Efficiencies improved U.S. oil and gas production even on lower spending during the second quarter, but operators still are treading cautiously on erratic commodity prices and a dearth of capacity that is dogging development in some regions (see: Permian Basin).

The 2Q2019 earnings season is in the rearview mirror, but messages were mixed on plans going forward. Lower 48 exploration and production (E&P) companies and the oilfield services (OFS) operators appeared ready to hunker down and wait it out.

Relatively few surprises emerged during the conference calls but there were some notable trends. The bottom line: capital expenditures (capex) are more likely to be reduced than increased. For oil or natural gas production, gains may be modest.

“Producers are doing a good job staying within their previously announced capital budgets, yet many increased their 2019 production guidance, thanks to efficiency gains,” said NGI’s Patrick Rau, director of strategy and research. “Some of those gains are simply the result of lower OFS pricing, but sustainable efficiency improvements are no small part of that, either.

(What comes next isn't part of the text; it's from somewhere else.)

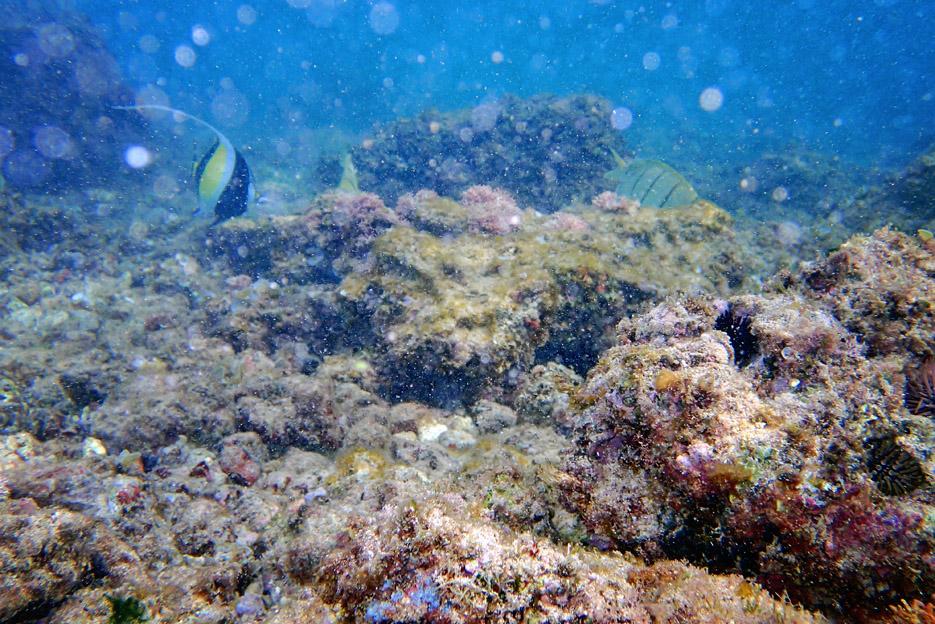 100113_02_snorkeling06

“None seem to be too worried about their ability to achieve further non-OFS price related efficiency gains in 2020 either.”

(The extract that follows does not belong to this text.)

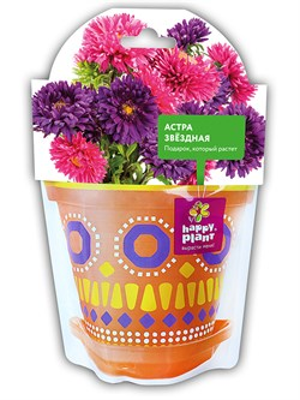 Астра звездная набор для выращивания Happy Plant - фото 8025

For the OFS sector, “most telling to me was Halliburton Co.’s decision to stack equipment,” Rau said. “That is a marked change in strategy for them and portends slower capex activity among the E&Ps going forward.”

Halliburton expects U.S. activity to soften through September and potentially bottom out by the end of the year or early next. The largest pressure pumping operator in the Lower 48 “always used to seek to maintain or grow their U.S. market share in downcycles, but now they are stacking pressure pumping equipment and admitted their playbook has changed,” Rau said. “To me, this means operators do indeed plan to slow their U.S. spending going forward.”

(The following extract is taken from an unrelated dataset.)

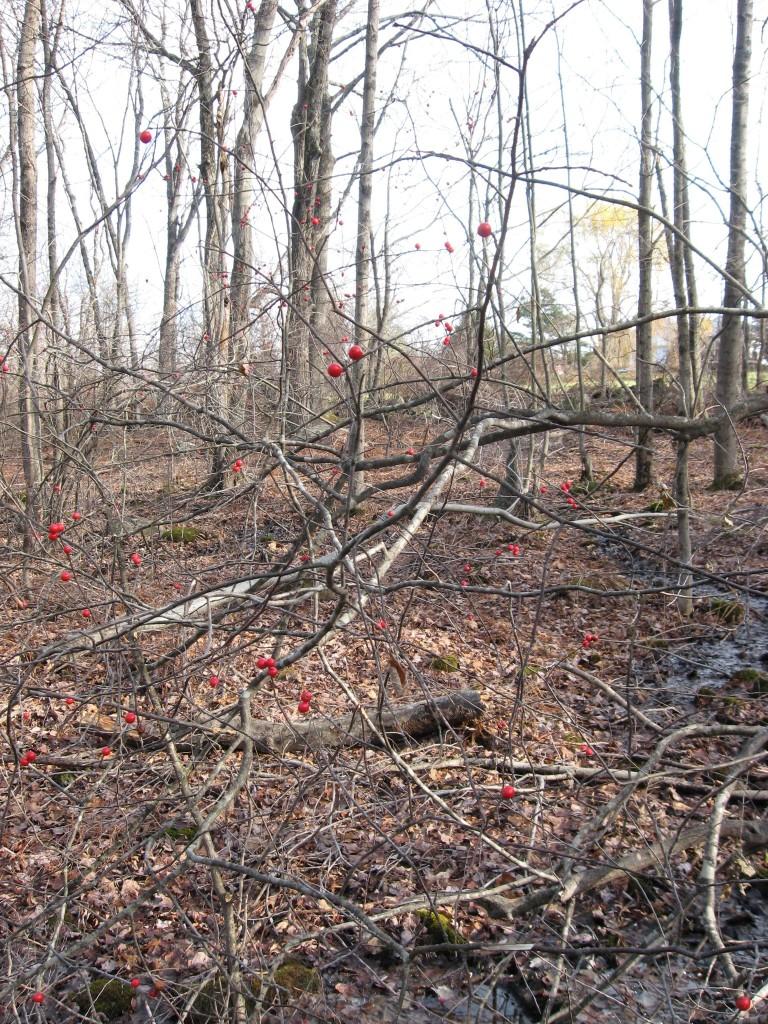 Ilex verticillata, Moulton Hill Road, Monson, Massachusetts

The OFS and midstream sectors “work closely and coordinate with their customers, and that is a fairly long lead-time process. Maintaining market share and growing capex in a down market means the super-charged production growth mentality would continue after the downturn. Maybe not so much now.”

Nabors Industries Ltd., which owns and operates the world’s largest land-based drilling rig fleet, has seen its future drilling plans continue to decline, CEO Tony Petrello said during the second quarter call. Nabors conducts regular customer surveys of its top 20 customers, mostly major independents and integrated operators, which account for around 39% of the total Lower 48 rig count.

“The customer survey indicated that a further decline of about 20 rigs or 6% is planned for the remainder of 2019,” Petrello said. “Clearly, the total number of rigs dropped for the year has significantly worsened in the last three months,” but it’s not been even across the board. Some customers that weren’t expected to drop rigs have sharply reduced their activity, while some with deeper pockets continue to expand activity.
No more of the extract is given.